Comme à son accoutumée, le Consulat Général du Royaume d’Espagne à Agadir a célébré ses festivités nationales annuelles du 12 octobre dans l’allégresse la plus chaleureuse. Cette année encore, le sublime hôtel de RIU palace fut le coin de prédilection pour inviter la communauté espagnole de la région Souss Massa et son homologue marocaine, conduite par le Wali et le président du conseil régional. C’était en fait, un moment de convivialité intense de réitérer l’amitié fraternelle qui égaie les deux congrégations, tout au long de la cérémonie rayonnante à laquelle se sont joints aussi la nouvelle Consule Générale de France et d’autres représentants honoraires dans la capitale du Souss…
Ce jour qui commémore tous les ans, la découverte de l’Amérique par les espagnols en 1492, appelé Dia de la Raza, était marqué par le discours émouvant du Consul Général de la péninsule ibérique à Agadir dont le passage était de bout en bout, apprécié et retentissant. « Je suis très heureux de vous retrouver aujourd’hui, mais j’ai aussi le regret de devoir vous dire que, comme prévu, ma mission à Agadir est censée finir en été 2026 », annonçait-il avec fierté mais aussi, non sans connotation de nostalgie qu’il affichait à la fin de son speech : « D’un point de vue personnel, même si je dois bientôt quitter le Maroc, je vous avoue que, assurément, oui, le Maroc ne me quittera jamais »…
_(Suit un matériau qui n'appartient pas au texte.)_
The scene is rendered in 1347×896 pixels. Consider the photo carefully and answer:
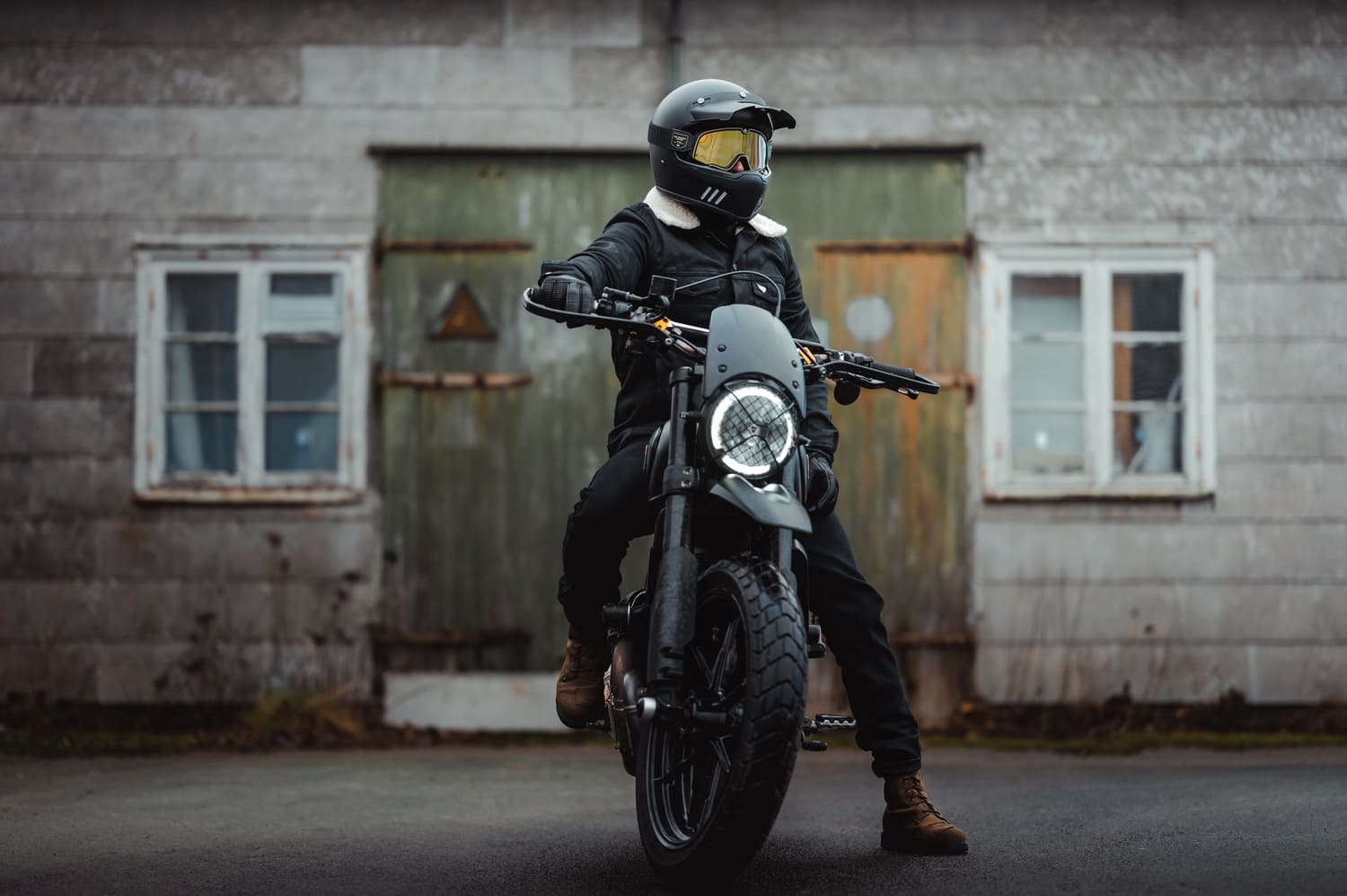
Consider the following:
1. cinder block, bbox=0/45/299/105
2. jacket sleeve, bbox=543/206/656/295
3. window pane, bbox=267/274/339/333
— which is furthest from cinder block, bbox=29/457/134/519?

Après quoi, le jeune diplomate espagnol a passé en revue l’excellence et l’authenticité des liens amicaux qui unissent les deux nations, caractérisés par la convivialité et l’hospitalité. « En connaissance de cause, si je devais choisir, un symbole, de ce qui nous réunit, Marocains et Espagnols, je soulignerais, le sens unique, d’hospitalité et d’amitié, que nous partageons. En effet, à l’heure de m’exprimer devant vous, et presque en fin de mission, je mesure combien, mon passage à Agadir, s’inscrit, dans une longue tradition d’amitié entre nos deux pays. »…

Ensuite, le discoureur ibère passait du régional au national pour mettre en évidence les relations privilégiées qui nouent les deux pays frontaliers, marquées par le partenariat stratégique traditionnel. « Nos relations bilatérales peuvent se résumer dans notre fraternité, à nulle autre pareille. Nous pouvons constater cette fraternité dans les liens profonds entre nos deux familles royales et aussi entre nos gouvernements, sociétés et systèmes économiques », s’exaltait-il, tout en évoquant les échanges permanents des décideurs, onotamment les deux chefs de diplomatie resoectifs. Les rapprochements étroits, constituant un modèle exemplaire à l’échelon mondial, en matière de communion, de coopération et de confiance mutuelle.

« Nos relations bilatérales peuvent se résumer dans notre fraternité, à nulle autre pareille. Nous pouvons constater cette fraternité dans les liens profonds entre nos deux familles royales et aussi entre nos gouvernements, sociétés et systèmes économiques », confie-t-il avec engouement. Enfin, il convie deux artistes relevant du conservatoire de musique et d’art chorégraphique de D’cheira afin d’interpréter les hymnes nationaux. Il faudra bien reconnaître que cette allocution à la fois pathétique et motivante, réchauffait le cœur de l’assistance, tant par l’éloquence du verbe que l’exactitude du message d’un émissaire espagnol ayant vécu plus de deux ans au Maroc et côtoyé de visu la chaleur de ce pays avenant et hospitalier, au point de s’émouvoir à l’idée de partir en août prochain !…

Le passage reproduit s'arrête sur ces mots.